Marketing Mentor – Peter Jones Website
Marketing Mentor News, Marketing Mentoring, Marketing Mentors Add commentsI’m always looking for ideas from people who have achived great things with their cpmpanies and Peter Jones from TVs Dragon’s Den certianly fits that catagory. He has a great website and business forum that I would highly reccomend at www.peterjones.tv which has some great articles. He acts as a mentoring figure to many and has some great ideas on marketing and many others. I have reproduced an article from his website here on the importance of imagination
Aged 12, I imagined what it would be like to run a tennis academy. When I was 16, my imagination ran riot when I gained experience from another coach during the summer holidays. It was enough to spur me into completing the Lawn Tennis Association’s coaching exams, which enabled me to set up my own academy. I made the most of my two interests: sport and economics. I followed my imagination.
Free thinking is vital in business. Daydreaming is good. Ideas are the seedlings of reality which need to be nurtured into real, living, breathing enterprises.
Being an entrepreneur means harnessing the power of your imagination constantly. Imagination has no boundaries or constraints. Great ideas are central to you and your business. Let your imagination breathe.
Ideas are everywhere. Use a variety of stimuli to help you capture them. Draw parallels from one object or idea to help you think through the workings of another idea. In doing so, you can turn an imaginative idea into a fully fledged fleshed out business.
Equally, ideas harvested by the imagination must be plausible, rather than total fantasy; believeable, rather than unlikely. For a dream to become reality, it must be real enough to believe in. So let the imagination run freely, without constraint, but still have viability in mind.

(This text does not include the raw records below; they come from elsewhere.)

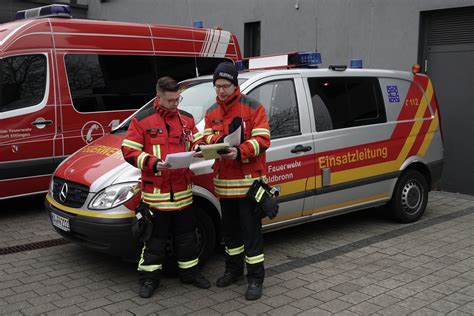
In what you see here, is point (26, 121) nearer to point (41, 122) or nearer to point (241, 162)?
point (41, 122)

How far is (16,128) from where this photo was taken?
6.56 meters

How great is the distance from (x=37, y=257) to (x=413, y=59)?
6529 millimetres

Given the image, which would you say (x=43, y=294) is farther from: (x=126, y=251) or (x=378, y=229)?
(x=378, y=229)

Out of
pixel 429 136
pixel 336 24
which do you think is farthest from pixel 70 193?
pixel 336 24

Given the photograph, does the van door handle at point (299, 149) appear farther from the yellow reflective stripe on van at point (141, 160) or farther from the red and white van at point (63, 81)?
the red and white van at point (63, 81)

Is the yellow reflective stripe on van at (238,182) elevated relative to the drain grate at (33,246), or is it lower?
elevated

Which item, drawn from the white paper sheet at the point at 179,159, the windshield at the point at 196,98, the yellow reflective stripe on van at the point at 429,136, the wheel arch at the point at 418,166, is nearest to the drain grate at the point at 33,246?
the windshield at the point at 196,98

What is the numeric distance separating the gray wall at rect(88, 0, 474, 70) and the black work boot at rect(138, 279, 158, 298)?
237 inches

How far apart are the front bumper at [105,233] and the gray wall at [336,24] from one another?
19.2 feet

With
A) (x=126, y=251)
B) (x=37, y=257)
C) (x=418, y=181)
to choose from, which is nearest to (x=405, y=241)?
(x=418, y=181)

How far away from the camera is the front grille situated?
182 inches

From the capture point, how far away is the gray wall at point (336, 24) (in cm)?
871

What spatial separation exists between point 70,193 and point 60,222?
29cm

As the idea blossoms into a plausible business idea, it’s time to stop and stand back.
Entrepreneurs know when to stand back and review their ideas objectively. It’s vital to appraise ideas honestly. A common mistake is to believe there are no flaws in an idea whatsoever, which often means missing obvious problematic areas. There will be links in the chain to fix and potential problems to smooth over.
A good entrepreneur knows this, seeks out the missing pieces and focuses on the weaknesses of the idea as well as the strengths before fine tuning the idea and proceeding.